The Original Inhabitants of Kiandra by Lindsay Smith (2004)
Weapons and Trade
Among the weapons carried by the Aborigines of the Monaro were tomahawks, fashioned of stone, which they obtained near the Snowy River, at Buckley’s Crossing. Basalt, or diorite chips, and complete weapons were still found in the area in 1926 (Mitchell 1926:35). On the upper reaches of the Snowy River, close to the Eucumbene River, another area also provided similar raw material for Aboriginal implements. The original inhabitants knew it as Giandarra and its name meant ‘stone used for making knives’ (Department of Lands 1959). Giandarra later became known as Kiandra under European occupation.
The Ngarigo Nation
Aboriginal people had been visiting these areas of the highlands of south-eastern Australia for over 20,000 years and, as with the rest of Australia, the region was the territory of a particular group or “tribe” with its own language and identity (Flood 1996:3). Aborigines who spoke the Ngarigo language inhabited most of the Snowy Mountains, and the surrounding uplands, for a distance of about 200km to the north and south, and east for about 120km from Mount Kosciusczko, which was on the western boundary of Ngarigo territory.
Long before the arrival of Europeans, these groups intensively exploited the food resources of the upper valleys and alpine zone of the Snowy Mountains during the summer months (Flood 1980:127).
Neighbours
In early summer Aborigines from surrounding and more distant regions joined them. Non-resident Ngarigo speakers came from the Monaro district immediately to the north, Ngunawal speakers from the southern tablelands, and Yuin speakers from the south-east coast of Australia, while other groups arrived from territory to the south of the Snowy Mountains (Flood 1980:73).
Bogong Moth Feast
At such time hundreds and possibly well over a thousand Aborigines, belonging to at least three major language groups, gathered to strengthen social and political links, and to feast upon a unique food source in the southeastern highlands – the small brown Bogong moth (Agrotis infusa).

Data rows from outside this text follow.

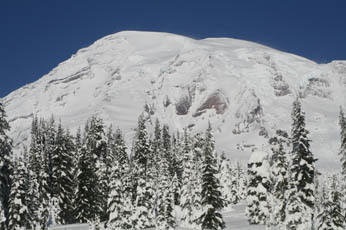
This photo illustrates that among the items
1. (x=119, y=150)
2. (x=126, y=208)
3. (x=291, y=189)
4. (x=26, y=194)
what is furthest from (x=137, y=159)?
(x=291, y=189)

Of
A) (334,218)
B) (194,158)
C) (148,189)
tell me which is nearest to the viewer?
(334,218)

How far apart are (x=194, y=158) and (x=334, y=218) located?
32.5m

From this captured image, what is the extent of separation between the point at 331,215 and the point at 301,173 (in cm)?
430

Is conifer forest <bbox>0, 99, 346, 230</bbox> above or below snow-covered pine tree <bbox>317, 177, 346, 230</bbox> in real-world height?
above

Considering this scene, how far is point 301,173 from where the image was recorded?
1935 inches

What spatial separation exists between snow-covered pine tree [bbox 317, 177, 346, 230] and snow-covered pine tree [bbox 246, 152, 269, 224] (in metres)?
25.3

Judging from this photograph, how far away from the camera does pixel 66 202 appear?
83.0m

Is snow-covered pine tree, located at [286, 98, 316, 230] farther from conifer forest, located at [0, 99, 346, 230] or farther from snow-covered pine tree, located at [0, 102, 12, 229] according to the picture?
snow-covered pine tree, located at [0, 102, 12, 229]

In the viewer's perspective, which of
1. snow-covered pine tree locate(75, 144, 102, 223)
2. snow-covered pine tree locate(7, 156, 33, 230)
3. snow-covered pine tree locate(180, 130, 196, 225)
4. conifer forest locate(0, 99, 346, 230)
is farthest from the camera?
snow-covered pine tree locate(75, 144, 102, 223)

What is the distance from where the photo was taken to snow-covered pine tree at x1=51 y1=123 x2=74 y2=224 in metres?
80.6

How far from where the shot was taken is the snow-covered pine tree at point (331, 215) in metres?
47.2

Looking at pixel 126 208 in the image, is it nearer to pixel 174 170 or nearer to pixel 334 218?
pixel 334 218

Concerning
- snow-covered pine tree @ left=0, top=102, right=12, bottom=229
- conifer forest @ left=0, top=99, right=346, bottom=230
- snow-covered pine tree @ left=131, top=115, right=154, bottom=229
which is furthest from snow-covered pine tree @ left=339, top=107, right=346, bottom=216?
snow-covered pine tree @ left=0, top=102, right=12, bottom=229

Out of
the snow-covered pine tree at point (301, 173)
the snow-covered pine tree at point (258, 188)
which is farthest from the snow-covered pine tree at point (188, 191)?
the snow-covered pine tree at point (301, 173)
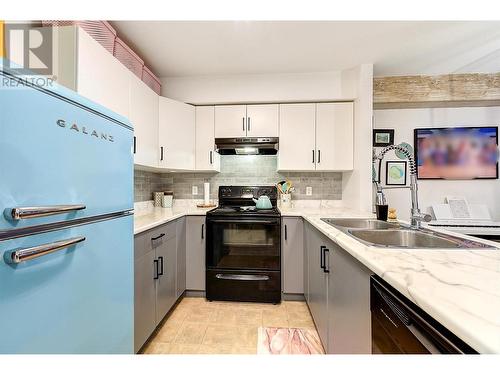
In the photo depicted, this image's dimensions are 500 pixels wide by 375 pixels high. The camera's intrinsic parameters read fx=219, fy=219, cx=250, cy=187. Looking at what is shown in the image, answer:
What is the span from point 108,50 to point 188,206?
1.81m

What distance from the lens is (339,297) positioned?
1228 mm

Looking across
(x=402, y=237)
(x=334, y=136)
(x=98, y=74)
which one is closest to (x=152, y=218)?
(x=98, y=74)

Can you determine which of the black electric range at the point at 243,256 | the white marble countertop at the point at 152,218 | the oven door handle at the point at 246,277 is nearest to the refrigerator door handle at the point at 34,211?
the white marble countertop at the point at 152,218

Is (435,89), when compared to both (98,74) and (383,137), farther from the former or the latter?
(98,74)

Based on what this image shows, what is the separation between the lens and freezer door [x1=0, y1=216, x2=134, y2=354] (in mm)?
582

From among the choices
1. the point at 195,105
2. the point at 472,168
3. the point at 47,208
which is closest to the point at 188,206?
the point at 195,105

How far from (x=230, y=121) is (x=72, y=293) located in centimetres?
220

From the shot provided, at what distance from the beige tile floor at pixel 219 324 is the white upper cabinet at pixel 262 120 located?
185 cm

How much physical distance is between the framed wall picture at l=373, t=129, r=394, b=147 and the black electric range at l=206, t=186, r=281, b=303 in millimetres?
1643

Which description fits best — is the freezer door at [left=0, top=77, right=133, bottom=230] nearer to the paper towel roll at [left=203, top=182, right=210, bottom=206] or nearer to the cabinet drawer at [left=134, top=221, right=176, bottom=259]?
the cabinet drawer at [left=134, top=221, right=176, bottom=259]

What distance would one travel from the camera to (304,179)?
2.81 metres

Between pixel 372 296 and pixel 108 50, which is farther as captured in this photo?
pixel 108 50
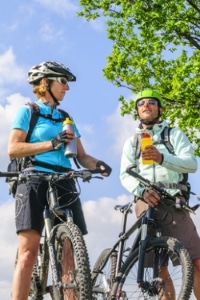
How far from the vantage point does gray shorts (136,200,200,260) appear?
7.06 metres

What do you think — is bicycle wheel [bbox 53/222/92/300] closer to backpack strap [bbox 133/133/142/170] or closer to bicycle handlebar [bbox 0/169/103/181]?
bicycle handlebar [bbox 0/169/103/181]

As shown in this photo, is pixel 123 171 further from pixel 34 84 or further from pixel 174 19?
pixel 174 19

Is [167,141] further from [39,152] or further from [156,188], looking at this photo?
[39,152]

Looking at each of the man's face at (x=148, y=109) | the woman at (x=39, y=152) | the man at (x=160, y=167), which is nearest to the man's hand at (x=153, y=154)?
the man at (x=160, y=167)

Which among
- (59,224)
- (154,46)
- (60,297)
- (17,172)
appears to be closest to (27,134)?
(17,172)

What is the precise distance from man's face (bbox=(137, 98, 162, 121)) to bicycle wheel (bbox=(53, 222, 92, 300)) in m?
1.82

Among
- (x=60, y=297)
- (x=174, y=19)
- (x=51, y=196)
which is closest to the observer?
(x=60, y=297)

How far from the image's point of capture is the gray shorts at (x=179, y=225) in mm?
7064

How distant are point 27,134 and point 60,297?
1.58 meters

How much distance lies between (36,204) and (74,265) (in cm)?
80

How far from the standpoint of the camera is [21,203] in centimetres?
649

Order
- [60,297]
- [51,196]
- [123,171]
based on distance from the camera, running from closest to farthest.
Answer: [60,297] → [51,196] → [123,171]

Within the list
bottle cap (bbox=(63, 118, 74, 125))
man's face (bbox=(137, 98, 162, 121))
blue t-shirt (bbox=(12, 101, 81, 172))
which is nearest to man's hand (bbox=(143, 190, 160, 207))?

Millions of these moths aestivate during summer on the mountains tops of the Great Dividing Range in the Australian Capital Territory, the Snowy Mountains and the Victorian Alps (Flood 1996:12). Aborigines had gathered in such numbers to harvest the moths for thousands of years.
Importance of the Feast
The importance of this unique food source and therefore the importance of the region to Aboriginal people should not be underestimated. Its significance to social, political and economic alliances between different language groups in south-eastern Australia can be seen in the large number of people in attendance. The event was certainly a significant one if, of the possibly 25,000 Aborigines in NSW in the 1840s and 1850s (Jupp 1988:76), perhaps over 1,000 (or over 4%) of them attended the annual congregation in the Snowy Mountains region.
Although these gatherings continued, and were well attended, into the 1850s and early 1860s, declining numbers and shattered social and economic conditions resulted in the last moth hunt being held in 1865 (Flood 1996:17).